--- The task ---
Output the material below line for line, changing nothing.

────────────────────

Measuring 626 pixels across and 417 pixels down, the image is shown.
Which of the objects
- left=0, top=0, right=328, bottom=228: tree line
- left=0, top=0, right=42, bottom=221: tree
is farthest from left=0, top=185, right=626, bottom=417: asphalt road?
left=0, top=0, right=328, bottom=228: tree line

────────────────────

--- Response below ---
Measuring 626 pixels across and 417 pixels down, the image is shown.
Which of the objects
- left=0, top=0, right=328, bottom=228: tree line
- left=0, top=0, right=42, bottom=221: tree
is farthest from left=0, top=185, right=626, bottom=417: asphalt road?
left=0, top=0, right=328, bottom=228: tree line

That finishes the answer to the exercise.